• ARTICLE
- - - - - - -

2007-05-25 Thread Boyd Stephen Smith Jr.
On Friday 25 May 2007, Florian Philipp [EMAIL PROTECTED] wrote 
about '[gentoo-user] Changing libaries':
 Another user had some trouble because Kaffeine couldn't play .ogg-files.
 In the end we found out that he activated the necessary USE-flag and
 re-emerged xine-lib but Kaffeine kept using the old lib which was still
 in RAM, I presume.

 Naturally, the problem was solved when he rebooted but I wonder how I
 could achieve the effect without rebooting.

For most applications you simply have to restart the application.  Next 
time the process starts perform dynamic linking, which accesses the 
filesystem and picks up the new library.

KDE applications started under the standard KDE environment have dynamic 
linking done for them by kdeinit though, so shared libraries stay loaded 
(but possibly swapped out) persist for as long as the kdeinit process 
lives.  So, you'll have to restart the kdeinit process, this usually 
involves logging out and logging back in, although kdm might (I don't 
think so, but might) require you to restart X.

- - - - - - -

(Image entries for named regions)
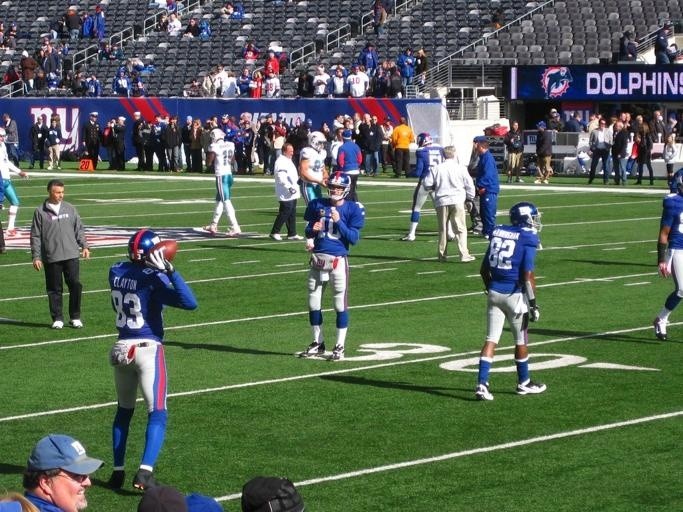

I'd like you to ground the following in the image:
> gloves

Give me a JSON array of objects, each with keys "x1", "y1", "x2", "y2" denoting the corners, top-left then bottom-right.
[
  {"x1": 144, "y1": 248, "x2": 175, "y2": 275},
  {"x1": 529, "y1": 304, "x2": 540, "y2": 322}
]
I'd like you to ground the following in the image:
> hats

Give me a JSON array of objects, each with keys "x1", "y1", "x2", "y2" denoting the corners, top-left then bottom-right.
[
  {"x1": 550, "y1": 108, "x2": 558, "y2": 113},
  {"x1": 535, "y1": 121, "x2": 546, "y2": 129},
  {"x1": 342, "y1": 129, "x2": 352, "y2": 140},
  {"x1": 222, "y1": 114, "x2": 229, "y2": 120},
  {"x1": 89, "y1": 111, "x2": 99, "y2": 118},
  {"x1": 237, "y1": 113, "x2": 314, "y2": 129},
  {"x1": 118, "y1": 117, "x2": 126, "y2": 121},
  {"x1": 27, "y1": 432, "x2": 106, "y2": 476},
  {"x1": 383, "y1": 116, "x2": 394, "y2": 122},
  {"x1": 133, "y1": 111, "x2": 140, "y2": 116}
]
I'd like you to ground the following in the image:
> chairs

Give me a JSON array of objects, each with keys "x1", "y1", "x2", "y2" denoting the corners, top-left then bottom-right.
[{"x1": 1, "y1": 0, "x2": 683, "y2": 101}]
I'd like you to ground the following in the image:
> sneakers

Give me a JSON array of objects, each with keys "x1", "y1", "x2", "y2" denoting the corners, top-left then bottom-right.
[
  {"x1": 400, "y1": 233, "x2": 416, "y2": 241},
  {"x1": 652, "y1": 316, "x2": 669, "y2": 341},
  {"x1": 51, "y1": 320, "x2": 65, "y2": 328},
  {"x1": 201, "y1": 222, "x2": 218, "y2": 234},
  {"x1": 67, "y1": 317, "x2": 84, "y2": 329},
  {"x1": 287, "y1": 234, "x2": 305, "y2": 240},
  {"x1": 269, "y1": 232, "x2": 283, "y2": 241},
  {"x1": 447, "y1": 234, "x2": 458, "y2": 242},
  {"x1": 28, "y1": 164, "x2": 63, "y2": 170},
  {"x1": 293, "y1": 339, "x2": 326, "y2": 358},
  {"x1": 506, "y1": 177, "x2": 655, "y2": 185},
  {"x1": 515, "y1": 377, "x2": 547, "y2": 395},
  {"x1": 467, "y1": 226, "x2": 490, "y2": 240},
  {"x1": 131, "y1": 468, "x2": 162, "y2": 491},
  {"x1": 327, "y1": 344, "x2": 345, "y2": 362},
  {"x1": 459, "y1": 253, "x2": 476, "y2": 263},
  {"x1": 474, "y1": 382, "x2": 495, "y2": 401},
  {"x1": 225, "y1": 226, "x2": 242, "y2": 236},
  {"x1": 5, "y1": 228, "x2": 22, "y2": 238},
  {"x1": 106, "y1": 469, "x2": 125, "y2": 490}
]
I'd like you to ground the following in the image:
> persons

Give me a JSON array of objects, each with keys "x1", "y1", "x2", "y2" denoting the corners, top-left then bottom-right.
[
  {"x1": 107, "y1": 228, "x2": 198, "y2": 491},
  {"x1": 475, "y1": 201, "x2": 549, "y2": 401},
  {"x1": 0, "y1": 430, "x2": 104, "y2": 510}
]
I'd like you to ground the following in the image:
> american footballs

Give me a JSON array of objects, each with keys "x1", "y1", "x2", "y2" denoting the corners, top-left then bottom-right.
[{"x1": 146, "y1": 240, "x2": 177, "y2": 264}]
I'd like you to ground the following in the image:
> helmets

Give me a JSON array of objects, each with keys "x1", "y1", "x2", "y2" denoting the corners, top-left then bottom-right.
[
  {"x1": 0, "y1": 127, "x2": 6, "y2": 137},
  {"x1": 509, "y1": 202, "x2": 537, "y2": 227},
  {"x1": 326, "y1": 171, "x2": 353, "y2": 201},
  {"x1": 127, "y1": 228, "x2": 160, "y2": 262},
  {"x1": 669, "y1": 167, "x2": 683, "y2": 196},
  {"x1": 209, "y1": 128, "x2": 225, "y2": 143},
  {"x1": 308, "y1": 131, "x2": 327, "y2": 153},
  {"x1": 416, "y1": 132, "x2": 432, "y2": 148}
]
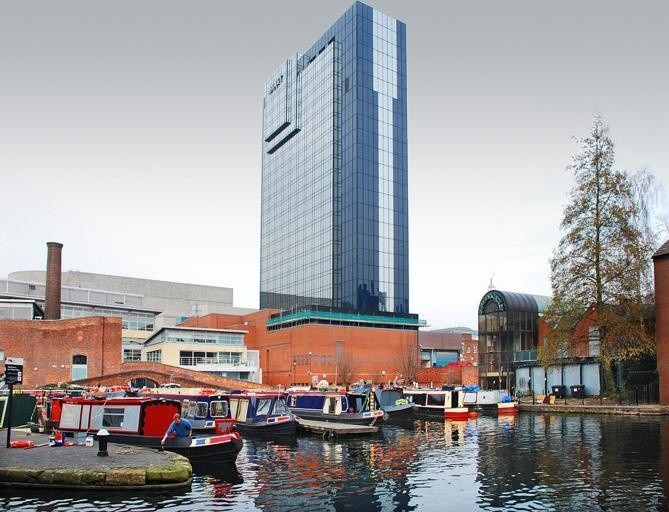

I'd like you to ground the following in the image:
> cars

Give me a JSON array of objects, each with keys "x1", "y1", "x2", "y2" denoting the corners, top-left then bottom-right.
[
  {"x1": 66, "y1": 384, "x2": 80, "y2": 390},
  {"x1": 160, "y1": 382, "x2": 182, "y2": 389}
]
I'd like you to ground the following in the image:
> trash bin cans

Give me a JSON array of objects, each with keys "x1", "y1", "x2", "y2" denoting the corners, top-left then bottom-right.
[
  {"x1": 570, "y1": 385, "x2": 585, "y2": 397},
  {"x1": 551, "y1": 385, "x2": 566, "y2": 398}
]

- - - - - - -

• INSTRUCTIONS TO FOLLOW
Drawing on the mailing-list reply, please explain in one to three sentences why restarting a KDE application may not be enough for it to pick up a newly installed library. The records are not needed for this work.

• RESPONSE
Under the standard KDE environment, kdeinit does the dynamic linking for KDE applications, so shared libraries stay loaded for as long as the kdeinit process lives. The kdeinit process itself has to be restarted, which usually means logging out and logging back in.